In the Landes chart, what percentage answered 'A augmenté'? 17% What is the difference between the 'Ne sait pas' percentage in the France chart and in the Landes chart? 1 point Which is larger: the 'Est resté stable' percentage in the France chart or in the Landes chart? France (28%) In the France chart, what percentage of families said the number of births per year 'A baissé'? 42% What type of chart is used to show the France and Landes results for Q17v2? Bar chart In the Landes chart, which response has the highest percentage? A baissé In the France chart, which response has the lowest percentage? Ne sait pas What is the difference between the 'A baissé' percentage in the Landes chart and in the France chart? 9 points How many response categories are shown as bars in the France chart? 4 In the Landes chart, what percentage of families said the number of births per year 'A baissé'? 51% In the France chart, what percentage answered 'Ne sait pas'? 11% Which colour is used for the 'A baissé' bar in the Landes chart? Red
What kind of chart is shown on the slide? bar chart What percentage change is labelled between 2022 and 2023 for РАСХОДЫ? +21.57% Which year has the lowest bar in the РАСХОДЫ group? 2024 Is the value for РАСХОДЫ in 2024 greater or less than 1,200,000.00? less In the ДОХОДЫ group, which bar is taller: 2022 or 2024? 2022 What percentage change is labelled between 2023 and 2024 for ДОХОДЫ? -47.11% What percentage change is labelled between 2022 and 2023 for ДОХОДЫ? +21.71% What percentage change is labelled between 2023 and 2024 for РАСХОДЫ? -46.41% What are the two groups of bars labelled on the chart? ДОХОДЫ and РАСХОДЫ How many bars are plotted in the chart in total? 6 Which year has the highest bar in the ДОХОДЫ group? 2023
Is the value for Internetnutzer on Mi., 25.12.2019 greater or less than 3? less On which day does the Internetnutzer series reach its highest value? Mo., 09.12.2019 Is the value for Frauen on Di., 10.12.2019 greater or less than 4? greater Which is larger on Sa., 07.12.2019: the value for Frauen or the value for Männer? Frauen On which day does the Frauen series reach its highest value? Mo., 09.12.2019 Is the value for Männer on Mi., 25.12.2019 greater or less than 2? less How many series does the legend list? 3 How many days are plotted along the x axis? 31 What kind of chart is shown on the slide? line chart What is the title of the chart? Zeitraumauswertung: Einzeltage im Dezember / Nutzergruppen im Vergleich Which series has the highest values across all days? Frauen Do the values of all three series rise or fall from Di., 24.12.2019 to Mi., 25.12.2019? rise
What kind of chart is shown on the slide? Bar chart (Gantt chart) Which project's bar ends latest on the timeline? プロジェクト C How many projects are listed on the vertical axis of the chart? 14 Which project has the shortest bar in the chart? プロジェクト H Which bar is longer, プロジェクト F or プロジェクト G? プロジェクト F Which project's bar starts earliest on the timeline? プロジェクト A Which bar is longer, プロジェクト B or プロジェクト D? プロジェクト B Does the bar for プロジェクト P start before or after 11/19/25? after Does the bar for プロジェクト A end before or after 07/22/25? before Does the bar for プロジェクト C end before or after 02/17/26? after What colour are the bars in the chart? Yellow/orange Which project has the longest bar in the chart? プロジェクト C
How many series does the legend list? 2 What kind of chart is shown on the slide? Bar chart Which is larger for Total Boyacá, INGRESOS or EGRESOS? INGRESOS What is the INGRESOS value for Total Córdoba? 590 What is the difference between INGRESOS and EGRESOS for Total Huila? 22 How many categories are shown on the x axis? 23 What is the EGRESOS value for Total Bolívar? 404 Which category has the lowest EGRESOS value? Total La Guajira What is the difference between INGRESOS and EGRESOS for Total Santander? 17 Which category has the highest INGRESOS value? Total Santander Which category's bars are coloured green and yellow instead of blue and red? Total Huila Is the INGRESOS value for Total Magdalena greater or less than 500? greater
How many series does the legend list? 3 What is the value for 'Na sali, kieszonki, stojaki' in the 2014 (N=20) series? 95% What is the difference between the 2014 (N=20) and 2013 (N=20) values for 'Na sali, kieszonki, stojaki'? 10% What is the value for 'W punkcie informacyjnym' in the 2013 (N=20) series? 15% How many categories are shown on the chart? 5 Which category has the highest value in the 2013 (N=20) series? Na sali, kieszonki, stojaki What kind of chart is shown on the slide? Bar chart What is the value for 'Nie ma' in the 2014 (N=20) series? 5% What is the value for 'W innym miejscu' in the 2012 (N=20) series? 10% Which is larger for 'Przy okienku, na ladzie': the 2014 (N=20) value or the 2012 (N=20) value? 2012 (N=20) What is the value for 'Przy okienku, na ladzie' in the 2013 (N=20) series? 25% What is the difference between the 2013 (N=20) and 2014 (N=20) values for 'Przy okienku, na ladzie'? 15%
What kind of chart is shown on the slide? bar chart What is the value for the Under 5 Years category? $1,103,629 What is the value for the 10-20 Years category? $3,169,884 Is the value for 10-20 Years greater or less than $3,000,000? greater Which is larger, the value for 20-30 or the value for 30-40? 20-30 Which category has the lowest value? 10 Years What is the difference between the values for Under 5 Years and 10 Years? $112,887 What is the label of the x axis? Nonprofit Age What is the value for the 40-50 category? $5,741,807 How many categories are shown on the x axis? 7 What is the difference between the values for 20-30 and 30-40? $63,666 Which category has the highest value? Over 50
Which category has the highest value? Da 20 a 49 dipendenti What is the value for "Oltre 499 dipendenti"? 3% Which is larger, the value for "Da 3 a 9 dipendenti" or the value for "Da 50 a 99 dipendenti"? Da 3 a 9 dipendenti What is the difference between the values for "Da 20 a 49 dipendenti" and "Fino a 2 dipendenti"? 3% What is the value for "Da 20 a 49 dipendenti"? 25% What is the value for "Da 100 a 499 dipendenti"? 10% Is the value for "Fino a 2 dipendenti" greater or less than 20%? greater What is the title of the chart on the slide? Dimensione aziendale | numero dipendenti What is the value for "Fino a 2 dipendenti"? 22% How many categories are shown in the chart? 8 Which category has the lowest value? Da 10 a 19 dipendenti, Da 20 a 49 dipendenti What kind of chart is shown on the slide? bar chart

→ What you should do
Pull out every line above that contains the word "Fino". Case counts, so match the capital letters exactly.

→ Reply
Which category has the highest value? Da 20 a 49 dipendenti What is the value for "Oltre 499 dipendenti"? 3% Which is larger, the value for "Da 3 a 9 dipendenti" or the value for "Da 50 a 99 dipendenti"? Da 3 a 9 dipendenti What is the difference between the values for "Da 20 a 49 dipendenti" and "Fino a 2 dipendenti"? 3% What is the value for "Da 20 a 49 dipendenti"? 25% What is the value for "Da 100 a 499 dipendenti"? 10% Is the value for "Fino a 2 dipendenti" greater or less than 20%? greater What is the title of the chart on the slide? Dimensione aziendale | numero dipendenti What is the value for "Fino a 2 dipendenti"? 22% How many categories are shown in the chart? 8 Which category has the lowest value? Da 10 a 19 dipendenti, Da 20 a 49 dipendenti What kind of chart is shown on the slide? bar chart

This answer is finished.